Causal inference in epidemiology emerged as a distinct subfield to address the fundamental challenge of deriving cause-effect relationships from observational data, where randomized experiments are often impractical or unethical. Early epidemiological work relied on heuristic criteria, such as the Bradford Hill viewpoints, to assess causality, but these lacked formal mathematical underpinnings. By the late 20th century, the need for rigorous frameworks to handle confounding, selection bias, and complex dependencies spurred the development of several rival methodological schools, each proposing distinct models of evidence and intervention.

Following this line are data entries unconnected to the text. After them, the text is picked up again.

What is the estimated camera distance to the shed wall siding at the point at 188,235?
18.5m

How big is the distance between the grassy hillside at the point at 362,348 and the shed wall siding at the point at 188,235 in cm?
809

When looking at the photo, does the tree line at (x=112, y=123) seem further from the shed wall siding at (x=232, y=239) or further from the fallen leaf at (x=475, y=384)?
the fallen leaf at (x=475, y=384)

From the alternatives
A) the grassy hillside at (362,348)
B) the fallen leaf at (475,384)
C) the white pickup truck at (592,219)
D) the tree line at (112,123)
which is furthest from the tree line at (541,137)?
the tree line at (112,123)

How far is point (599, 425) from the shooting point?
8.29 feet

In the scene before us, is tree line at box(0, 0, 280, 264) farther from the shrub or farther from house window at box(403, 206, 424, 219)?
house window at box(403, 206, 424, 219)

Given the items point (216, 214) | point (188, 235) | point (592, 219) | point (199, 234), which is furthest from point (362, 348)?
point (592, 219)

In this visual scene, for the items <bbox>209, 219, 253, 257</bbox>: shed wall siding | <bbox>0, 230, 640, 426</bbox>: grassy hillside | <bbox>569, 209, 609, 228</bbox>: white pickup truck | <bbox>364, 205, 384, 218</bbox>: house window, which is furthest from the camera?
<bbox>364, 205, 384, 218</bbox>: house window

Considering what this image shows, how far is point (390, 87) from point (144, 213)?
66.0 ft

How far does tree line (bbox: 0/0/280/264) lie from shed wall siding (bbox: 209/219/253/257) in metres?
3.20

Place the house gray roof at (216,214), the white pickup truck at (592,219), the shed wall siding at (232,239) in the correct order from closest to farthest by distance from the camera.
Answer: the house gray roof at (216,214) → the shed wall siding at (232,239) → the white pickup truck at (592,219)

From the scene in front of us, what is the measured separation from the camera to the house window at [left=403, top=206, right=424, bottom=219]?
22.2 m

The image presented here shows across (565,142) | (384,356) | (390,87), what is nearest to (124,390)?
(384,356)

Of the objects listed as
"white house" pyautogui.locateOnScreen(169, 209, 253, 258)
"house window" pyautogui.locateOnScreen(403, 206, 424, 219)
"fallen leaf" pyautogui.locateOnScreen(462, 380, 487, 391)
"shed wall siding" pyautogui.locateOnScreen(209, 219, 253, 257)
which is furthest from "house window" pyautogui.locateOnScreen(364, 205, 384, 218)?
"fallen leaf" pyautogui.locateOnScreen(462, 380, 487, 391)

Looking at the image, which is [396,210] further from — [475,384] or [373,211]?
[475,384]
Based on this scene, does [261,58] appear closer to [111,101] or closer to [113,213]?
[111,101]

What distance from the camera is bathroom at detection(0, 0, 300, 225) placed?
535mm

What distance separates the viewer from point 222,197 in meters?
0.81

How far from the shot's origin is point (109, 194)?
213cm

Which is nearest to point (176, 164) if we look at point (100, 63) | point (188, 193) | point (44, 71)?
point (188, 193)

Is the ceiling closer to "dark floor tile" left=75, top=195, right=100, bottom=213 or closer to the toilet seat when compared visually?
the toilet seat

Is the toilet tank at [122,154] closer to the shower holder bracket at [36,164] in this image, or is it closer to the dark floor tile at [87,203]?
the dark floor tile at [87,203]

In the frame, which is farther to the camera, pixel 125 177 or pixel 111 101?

The counterfactual framework, rooted in potential outcomes and associated with Donald Rubin, became a dominant paradigm by defining causal effects as contrasts between observed and hypothetical unobserved states. This approach emphasized design-based thinking and randomization-based inference, shaping how epidemiologists conceptualize treatment effects. In rival fashion, Judea Pearl's structural causal models, using directed acyclic graphs and do-calculus, offered a graphical representation of causal mechanisms, emphasizing identification through back-door and front-door criteria. These two frameworks ignited debates about the primacy of notation versus intuition, with proponents of structural models arguing for clearer causal pathways and counterfactual advocates stressing empirical transparency.
Parallel methodological schools arose to operationalize these theories. Instrumental variable methods, long used in economics, were adapted to epidemiology to mimic randomization when unmeasured confounding exists, relying on variables that affect exposure but not outcome directly. Propensity score methods, developed by Paul Rosenbaum and Rubin, provided a design-based strategy to balance covariates through matching, weighting, or stratification, embedding counterfactual logic into observational study design. While often complementary, these techniques encoded rival assumptions about ignorability and exclusion restrictions, leading to distinct diagnostic and evidential practices.
For longitudinal data with time-varying confounding, g-methods—including g-computation, inverse probability weighting of marginal structural models, and targeted maximum likelihood estimation—emerged as a framework extending counterfactual reasoning to dynamic treatments. Meanwhile, Mendelian randomization solidified as an application of instrumental variables using genetic variants, fostering a school centered on genetic epidemiology's unique causal claims. Today, the subfield navigates tensions between these paradigms, with ongoing synthesis in machine learning integrations, yet the core rivalry between counterfactual and structural causal models continues to organize theoretical discourse and pedagogical approaches in epidemiological causality.